Regular Expressions

Regular expression look-up tables

Special characters Description
^ anchor, match from beginning of string
$ anchor, match end of string
. Match any character except newline character \n
| OR operator for matching multiple patterns
() for grouping patterns and also extraction
[] Character class to match one character among many
\^ use \ to match special characters like ^


Quantifiers Description
* Match zero or more times the preceding character
+ Match one or more times the preceding character
? Match zero or one times the preceding character
{n} Match exactly n times
{n,} Match atleast n times
{n,m} Match atleast n times but not more than m times


Character classes Description
[aeiou] Match any vowel
[^aeiou] ^ inverts selection, so this matches any consonant
[a-f] Match any of abcdef character
\d Match a digit, same as [0-9]
\D Match non-digit, same as [^0-9] or [^\d]
\w Match alphanumeric and underscore character, same as [a-zA-Z_]
\W Match non-alphanumeric and underscore character, same as [^a-zA-Z_] or [^\w]
\s Match white-space character, same as [\ \t\r\n\f]
\S Match non white-space character, same as [^\s]
\t Match horizontal tab character
\h Match horizontal space characters
\H Match other than horizontal space characters


Miscellaneous Description
\b word boundary
\B not a word boundary
\U uppercases pattern until end of string or \L or \E
\L lowercases pattern until end of string or \U or \E
\u uppercases only next character
\l lowercases only next character
\Q quote metacharacters until end of string or \E
\E terminate case conversion or quoted section
  • \u \U \l \L \Q \E will work in any double quoted strings
  • example: $book = "\uelantris" is equivalent to $book = "Elantris"

● EXERCISE TASK A:
Rewrite the block of the regular expressions reference that begins "Quantifiers Description" as a brief list that keeps what each quantifier matches.
● EXERCISE TASK B:
List every escape sequence that the regular expressions reference says will work in any double quoted string.
The records have no connection to the regular expressions reference.

● RAW DATA:
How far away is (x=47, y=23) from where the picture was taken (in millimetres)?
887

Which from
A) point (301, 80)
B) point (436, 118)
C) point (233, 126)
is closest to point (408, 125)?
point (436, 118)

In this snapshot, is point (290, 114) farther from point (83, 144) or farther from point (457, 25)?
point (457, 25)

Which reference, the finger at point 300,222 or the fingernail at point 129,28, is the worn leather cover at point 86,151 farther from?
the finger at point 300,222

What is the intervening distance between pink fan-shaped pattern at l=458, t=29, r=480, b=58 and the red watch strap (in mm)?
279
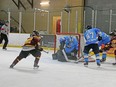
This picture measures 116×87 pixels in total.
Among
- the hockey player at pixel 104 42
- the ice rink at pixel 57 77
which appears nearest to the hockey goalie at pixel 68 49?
the hockey player at pixel 104 42

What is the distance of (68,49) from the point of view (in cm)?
998

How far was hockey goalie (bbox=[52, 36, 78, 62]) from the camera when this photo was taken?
9984 millimetres

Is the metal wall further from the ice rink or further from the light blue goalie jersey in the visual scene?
the ice rink

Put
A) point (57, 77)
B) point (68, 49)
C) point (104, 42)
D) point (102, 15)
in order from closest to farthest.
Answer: point (57, 77), point (104, 42), point (68, 49), point (102, 15)

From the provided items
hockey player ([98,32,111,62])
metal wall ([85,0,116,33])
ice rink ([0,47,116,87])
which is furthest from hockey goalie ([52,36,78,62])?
metal wall ([85,0,116,33])

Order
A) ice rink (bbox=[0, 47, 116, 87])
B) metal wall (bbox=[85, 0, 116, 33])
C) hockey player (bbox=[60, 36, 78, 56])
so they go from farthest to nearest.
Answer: metal wall (bbox=[85, 0, 116, 33]) → hockey player (bbox=[60, 36, 78, 56]) → ice rink (bbox=[0, 47, 116, 87])

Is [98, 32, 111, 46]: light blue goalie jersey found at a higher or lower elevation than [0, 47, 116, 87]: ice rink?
higher

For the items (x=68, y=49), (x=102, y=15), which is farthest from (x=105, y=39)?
(x=102, y=15)

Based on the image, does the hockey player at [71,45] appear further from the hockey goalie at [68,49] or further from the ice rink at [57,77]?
the ice rink at [57,77]

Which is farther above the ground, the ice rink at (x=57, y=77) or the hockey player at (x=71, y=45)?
the hockey player at (x=71, y=45)

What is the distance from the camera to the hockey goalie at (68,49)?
9.98m

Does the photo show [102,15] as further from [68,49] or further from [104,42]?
[68,49]

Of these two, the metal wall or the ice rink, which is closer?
the ice rink

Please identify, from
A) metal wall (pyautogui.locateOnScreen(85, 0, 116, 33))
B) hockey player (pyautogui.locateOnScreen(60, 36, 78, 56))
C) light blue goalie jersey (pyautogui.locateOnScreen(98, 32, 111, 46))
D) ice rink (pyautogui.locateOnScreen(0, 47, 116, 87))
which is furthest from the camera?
metal wall (pyautogui.locateOnScreen(85, 0, 116, 33))
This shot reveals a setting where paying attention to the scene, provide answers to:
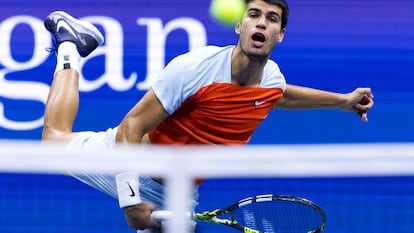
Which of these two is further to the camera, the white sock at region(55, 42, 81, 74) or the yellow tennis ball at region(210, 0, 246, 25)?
the white sock at region(55, 42, 81, 74)

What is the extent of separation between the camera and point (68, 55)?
511cm

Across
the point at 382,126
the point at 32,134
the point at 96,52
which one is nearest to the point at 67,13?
the point at 96,52

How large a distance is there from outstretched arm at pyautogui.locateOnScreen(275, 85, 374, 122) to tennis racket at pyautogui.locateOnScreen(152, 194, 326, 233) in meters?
0.63

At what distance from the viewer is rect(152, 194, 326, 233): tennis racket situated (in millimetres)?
4508

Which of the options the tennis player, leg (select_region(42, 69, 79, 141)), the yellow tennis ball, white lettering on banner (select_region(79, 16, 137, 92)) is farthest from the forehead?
white lettering on banner (select_region(79, 16, 137, 92))

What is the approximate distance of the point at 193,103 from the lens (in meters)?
4.53

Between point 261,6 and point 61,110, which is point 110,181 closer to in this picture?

● EXERCISE RESPONSE A:
- *: zero or more of the preceding character
- +: one or more of the preceding character
- ?: zero or one of the preceding character
- {n}: exactly n times
- {n,}: at least n times
- {n,m}: at least n times but no more than m times

● EXERCISE RESPONSE B:
\u, \U, \l, \L, \Q, \E